GIVEN INSTRUCTION: Please rewrite all of the records below with "concrete walkway" replaced by "paved path", changing nothing else.

EXERCISE MATERIALS:
+-------+

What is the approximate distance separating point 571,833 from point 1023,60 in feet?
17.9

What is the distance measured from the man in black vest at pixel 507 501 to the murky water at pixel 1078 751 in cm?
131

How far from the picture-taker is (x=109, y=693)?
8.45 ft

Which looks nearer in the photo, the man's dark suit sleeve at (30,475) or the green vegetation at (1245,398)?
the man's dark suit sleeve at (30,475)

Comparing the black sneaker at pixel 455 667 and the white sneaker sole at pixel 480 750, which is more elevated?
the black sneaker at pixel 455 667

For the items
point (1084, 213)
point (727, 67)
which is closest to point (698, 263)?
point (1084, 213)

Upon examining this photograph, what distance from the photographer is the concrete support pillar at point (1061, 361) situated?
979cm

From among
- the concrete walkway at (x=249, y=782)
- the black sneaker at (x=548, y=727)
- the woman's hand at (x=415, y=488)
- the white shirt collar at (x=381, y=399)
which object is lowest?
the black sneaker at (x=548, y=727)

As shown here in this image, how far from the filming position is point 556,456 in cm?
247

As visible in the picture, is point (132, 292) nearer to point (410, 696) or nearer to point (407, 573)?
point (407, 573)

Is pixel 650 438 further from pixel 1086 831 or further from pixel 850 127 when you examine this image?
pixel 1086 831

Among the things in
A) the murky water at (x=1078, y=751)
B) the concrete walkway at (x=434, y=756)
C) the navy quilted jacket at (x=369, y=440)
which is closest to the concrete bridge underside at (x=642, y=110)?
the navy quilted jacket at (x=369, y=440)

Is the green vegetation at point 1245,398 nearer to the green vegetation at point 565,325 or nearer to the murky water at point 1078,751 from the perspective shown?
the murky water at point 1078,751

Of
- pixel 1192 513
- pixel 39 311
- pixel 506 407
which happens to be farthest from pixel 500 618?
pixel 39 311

+-------+

EXERCISE RESULT:
What is the approximate distance separating point 571,833 from point 1023,60 in feet?
17.9

What is the distance measured from the man in black vest at pixel 507 501 to the murky water at pixel 1078 751 in cm?
131

How far from the picture-taker is (x=109, y=693)?
8.45 ft

Which looks nearer in the photo, the man's dark suit sleeve at (30,475) or the green vegetation at (1245,398)?
the man's dark suit sleeve at (30,475)

Comparing the black sneaker at pixel 455 667 and the white sneaker sole at pixel 480 750, which is more elevated?
the black sneaker at pixel 455 667

For the items
point (1084, 213)
point (727, 67)
which is closest to point (698, 263)?
point (1084, 213)

Upon examining this photograph, what distance from the photographer is the concrete support pillar at point (1061, 361) situated?
979cm

From among
- the paved path at (x=249, y=782)
- the black sneaker at (x=548, y=727)
- the woman's hand at (x=415, y=488)
- the white shirt collar at (x=381, y=399)
which object is lowest?
the black sneaker at (x=548, y=727)

As shown here in this image, how far from the filming position is point 556,456 in cm?
247

As visible in the picture, is point (132, 292) nearer to point (410, 696) or nearer to point (407, 573)?
point (407, 573)

Is pixel 650 438 further from pixel 1086 831 or further from pixel 850 127 when you examine this image?
pixel 1086 831

Among the things in
A) the murky water at (x=1078, y=751)
B) the paved path at (x=434, y=756)
C) the navy quilted jacket at (x=369, y=440)
which is closest to the concrete bridge underside at (x=642, y=110)?
the navy quilted jacket at (x=369, y=440)

Is the green vegetation at point 1245,398 nearer to the green vegetation at point 565,325 or nearer to the murky water at point 1078,751 from the perspective shown?
the murky water at point 1078,751

Of
- pixel 1192 513
- pixel 39 311
- pixel 506 407
which happens to be farthest from pixel 500 618?
pixel 39 311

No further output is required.